*Required action*:
Answer these from the text on TV measurement:
1. What share of national TV measurement spending does Nielsen currently capture?
2. How much would each of four evenly-matched companies get if the market shrank to $1 billion?
3. About what share of TV ad spending still uses traditional age and gender targets?

*Provided text*:
++++++++

How much money is available
The total U.S. market for national TV measurement services is worth $1.5-2 billion annually. That's how much TV networks, streaming services, and advertising agencies spend to understand what people watch.
Currently, Nielsen captures 85-90 percent of this money—roughly $1.2-1.8 billion. Competitors including Comscore and VideoAmp split the remaining 10-15 percent.
If you do the math, there's theoretically room for several companies. If the market shrinks to $1 billion (which many expect as the industry changes), four evenly-matched companies would each get $250 million—right at the threshold for running a competitive service.
But there's a catch: the market won't split evenly. The study warns that having more than two competitors creates confusion. Advertisers need to compare TV shows and ad performance, which becomes much harder when different measurement companies report different numbers for the same show.
Why switching is so difficult
The research identified a major problem: switching from one measurement company to another is extremely difficult and expensive for TV networks and advertising agencies.
Here's why. Imagine a TV network has used Nielsen data for 20 years. They have two decades of historical ratings showing how their shows performed. Ad buyers know what a "6 rating" means for a particular show. Talent contracts might promise bonuses if ratings hit certain levels.
Now suppose they switch to a different measurement company. The new company uses different methods and might show different ratings. Suddenly, historical trends are broken. What looked like a ratings increase might just be the measurement change. Comparing this year to last year becomes impossible. Explaining this to executives, advertisers, and talent agents creates massive headaches.
For advertising agencies, the problems multiply. Their computer systems for planning ad campaigns are built around one measurement company's data. Switching requires retraining hundreds of employees, updating software systems, and risking mistakes during the transition. Many agencies can't justify the cost without clear proof they'll save money or get better results.
The study found five major switching obstacles for advertisers:
First, trend breaks. When you change measurement systems, you can't compare new numbers to old ones. About 90 percent of TV ad spending still uses traditional age and gender targets (like "women 25-54"). For this traditional business, switching measurement companies means losing the ability to track performance over time.
Second, labor costs. Changing systems requires extensive work by employees to learn new tools and processes.
Third, client management. Advertising agencies worry that changing measurement will upset their clients, who may question whether past campaigns were measured correctly.
Fourth, added expenses. Most agencies have contracts with Nielsen that cover most of their measurement needs. Adding a second company's data increases costs without reducing what they pay Nielsen.

++++++++

*Data*:
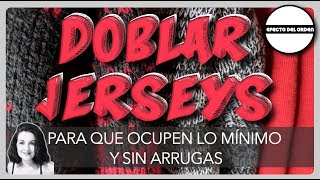 💡El MEJOR método para DOBLAR JERSEYS 🔥para que ocupen lo MÍNIMO y sin ARRUGAS [upl. by Annaujat]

++++++++

*Response area*:
1. 85-90 percent, roughly $1.2-1.8 billion.
2. $250 million each.
3. About 90 percent.